Chris Mancini, portfolio manager at Gabelli Gold Fund headquartered in Connecticut, wrote in a recent report, “I believe that countries subjected to tariffs and potential punitive tariffs will attempt to diversify away from the dollar and invest in other assets as their reserve currency.”

Trump’s reciprocal tariffs also target the European Union’s value-added tax (VAT), a consumption tax applicable to the production and distribution process of all domestic and imported goods and services within that trade bloc at each stage.

Unlike sales tax, VAT is collected at each stage of sale, not just the final sale.

The White House stated that the EU’s average standard VAT rate is 21.8%, making the tariff rates on U.S. exports entering the region nearly three times that figure.

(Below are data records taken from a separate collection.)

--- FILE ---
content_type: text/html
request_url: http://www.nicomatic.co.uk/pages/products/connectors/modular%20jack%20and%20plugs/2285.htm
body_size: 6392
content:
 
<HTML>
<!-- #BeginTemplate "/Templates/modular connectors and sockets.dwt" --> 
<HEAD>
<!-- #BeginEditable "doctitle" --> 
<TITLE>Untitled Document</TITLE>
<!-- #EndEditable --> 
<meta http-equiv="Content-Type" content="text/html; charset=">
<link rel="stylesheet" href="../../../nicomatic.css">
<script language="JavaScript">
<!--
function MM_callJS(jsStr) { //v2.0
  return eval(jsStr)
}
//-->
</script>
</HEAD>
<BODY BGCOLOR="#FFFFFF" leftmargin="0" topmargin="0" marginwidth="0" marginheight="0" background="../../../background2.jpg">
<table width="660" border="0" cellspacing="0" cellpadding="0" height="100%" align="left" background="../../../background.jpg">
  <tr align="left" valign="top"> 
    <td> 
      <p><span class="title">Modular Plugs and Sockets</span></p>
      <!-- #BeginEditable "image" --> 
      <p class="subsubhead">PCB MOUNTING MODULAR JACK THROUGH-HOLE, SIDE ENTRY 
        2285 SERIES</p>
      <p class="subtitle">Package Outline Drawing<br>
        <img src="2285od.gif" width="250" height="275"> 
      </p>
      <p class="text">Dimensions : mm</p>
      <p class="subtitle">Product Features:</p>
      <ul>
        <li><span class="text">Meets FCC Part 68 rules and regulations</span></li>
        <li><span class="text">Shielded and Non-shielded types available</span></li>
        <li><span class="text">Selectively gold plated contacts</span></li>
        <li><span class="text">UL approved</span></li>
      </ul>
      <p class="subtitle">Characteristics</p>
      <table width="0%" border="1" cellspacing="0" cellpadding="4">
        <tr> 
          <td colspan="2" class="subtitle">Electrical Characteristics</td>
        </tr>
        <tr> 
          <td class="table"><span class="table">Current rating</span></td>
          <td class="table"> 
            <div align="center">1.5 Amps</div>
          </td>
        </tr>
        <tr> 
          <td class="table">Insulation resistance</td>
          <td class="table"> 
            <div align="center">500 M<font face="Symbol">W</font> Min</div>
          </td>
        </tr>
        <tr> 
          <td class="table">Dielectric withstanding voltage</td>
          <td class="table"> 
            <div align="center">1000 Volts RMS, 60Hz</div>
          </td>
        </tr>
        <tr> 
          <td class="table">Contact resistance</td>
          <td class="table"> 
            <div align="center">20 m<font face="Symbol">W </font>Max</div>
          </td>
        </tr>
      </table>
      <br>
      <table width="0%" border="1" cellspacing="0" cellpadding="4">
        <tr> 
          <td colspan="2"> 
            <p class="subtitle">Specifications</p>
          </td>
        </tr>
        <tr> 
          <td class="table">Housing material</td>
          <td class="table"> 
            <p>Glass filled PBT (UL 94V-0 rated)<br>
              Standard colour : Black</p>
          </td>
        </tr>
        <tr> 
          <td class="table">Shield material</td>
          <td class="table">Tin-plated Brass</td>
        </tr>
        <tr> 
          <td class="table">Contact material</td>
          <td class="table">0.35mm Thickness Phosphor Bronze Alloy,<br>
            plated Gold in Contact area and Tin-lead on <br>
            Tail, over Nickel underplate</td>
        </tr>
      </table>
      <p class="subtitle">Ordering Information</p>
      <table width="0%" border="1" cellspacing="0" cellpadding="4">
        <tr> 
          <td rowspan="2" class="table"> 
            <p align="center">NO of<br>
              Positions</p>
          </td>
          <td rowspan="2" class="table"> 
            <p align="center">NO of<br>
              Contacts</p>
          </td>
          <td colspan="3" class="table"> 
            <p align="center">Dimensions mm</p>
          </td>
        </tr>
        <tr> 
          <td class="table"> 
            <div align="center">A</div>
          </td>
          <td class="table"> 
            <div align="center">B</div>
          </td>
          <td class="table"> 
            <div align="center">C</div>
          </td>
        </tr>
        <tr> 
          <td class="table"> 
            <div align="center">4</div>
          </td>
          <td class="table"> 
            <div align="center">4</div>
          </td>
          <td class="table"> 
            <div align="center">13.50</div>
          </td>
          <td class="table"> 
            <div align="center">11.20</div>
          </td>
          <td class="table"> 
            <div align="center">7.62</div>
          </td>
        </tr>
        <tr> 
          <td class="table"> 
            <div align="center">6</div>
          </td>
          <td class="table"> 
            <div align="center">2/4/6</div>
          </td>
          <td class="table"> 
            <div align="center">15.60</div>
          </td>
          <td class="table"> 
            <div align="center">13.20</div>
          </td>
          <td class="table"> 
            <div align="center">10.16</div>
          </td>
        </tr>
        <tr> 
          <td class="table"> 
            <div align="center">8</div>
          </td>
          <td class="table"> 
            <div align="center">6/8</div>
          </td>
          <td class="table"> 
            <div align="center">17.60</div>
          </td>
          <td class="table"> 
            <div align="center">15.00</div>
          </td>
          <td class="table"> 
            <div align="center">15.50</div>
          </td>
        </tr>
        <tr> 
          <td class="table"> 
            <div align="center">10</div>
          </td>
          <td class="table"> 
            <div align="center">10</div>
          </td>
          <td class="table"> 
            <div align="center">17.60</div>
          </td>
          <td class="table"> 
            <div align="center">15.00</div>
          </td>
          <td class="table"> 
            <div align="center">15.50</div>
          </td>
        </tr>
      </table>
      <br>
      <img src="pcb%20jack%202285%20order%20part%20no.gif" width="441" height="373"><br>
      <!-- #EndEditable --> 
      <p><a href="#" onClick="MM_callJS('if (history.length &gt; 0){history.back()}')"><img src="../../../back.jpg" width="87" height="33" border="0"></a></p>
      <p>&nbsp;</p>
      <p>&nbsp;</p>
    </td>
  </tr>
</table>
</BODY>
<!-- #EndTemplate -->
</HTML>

Lutnick described it as an “export subsidy” since the EU waives VAT when selling products to the U.S.

“We will address the issues with each country one by one, but the key is: they will be invited to trade with the world’s largest consumer economy,” Lutnick told reporters.

“As a condition for trading with the world’s largest consumer economy, you must treat us the way we treat you.”

U.S. cars shipped to the EU face a 10% tariff. In contrast, European cars entering the U.S. only incur a 2.5% tariff.

According to Deutsche Bank based in Frankfurt, Germany’s analysis, countries facing a sudden increase in U.S. tariffs will include India, Argentina, South Africa, and European countries when considering VAT.

President Trump mentioned that pharmaceuticals and semiconductors could also be affected by the latest tariff measures.

He noted that Taiwan took over U.S. chip companies, while China took over U.S. pharmaceuticals.

“We want these industries back in the U.S.,” he told reporters. “We won’t be happy until we bring them back.”

In recent years, pharmaceutical products have been the top imported goods from the EU into the U.S., with a total exceeding $90 billion in 2022. Therefore, these tariffs could significantly impact the drug and medical industry, including items such as weight loss pills and surgical equipment.

Many economists believe that President Trump’s new tariff plan could rekindle inflation pressures. Trump disagrees, telling reporters that his tax plan will have minimal impact on inflation.

“Prices may rise in the short term, but they will also fall,” he said. “So, Americans should be prepared for short-term pain.”

“In the end, prices will remain the same or even drop.”

While President Trump acknowledged there might be some “short-term disruptions,” he expressed that in the long run, the U.S. will benefit.

President Trump said he believes these tariff policies will create more job opportunities for the U.S.

“We know that there will be job opportunities at levels never seen before,” Trump said.

The President also expects that his economic agenda will help lower interest rates.

Last month, the Federal Reserve kept rates unchanged, and the latest inflation report prompted investors to reconsider their monetary policy expectations. Futures markets are projecting the next quarter-point rate cut to be scheduled for September this year.

Federal Reserve Chairman Jerome Powell, in testimony before Congress this week, stated that the Fed will not rush to cut interest rates before progress is made on inflation.

President Trump posted on the “Truth Social” platform on February 12 urging for interest rate cuts.

“We should cut interest rates, which will go hand in hand with the upcoming tariffs!” the President wrote on his social media account, “Let’s get moving, America!”

When asked about the revenue generated from government tariffs, Trump said it would be “an astonishing figure.”

According to data released by the independent policy organization “Committee for a Responsible Federal Budget” based in Washington, President Trump’s 25% tariffs on Canada and Mexico and 10% tariff on China could generate approximately $13 trillion in income over the next ten years.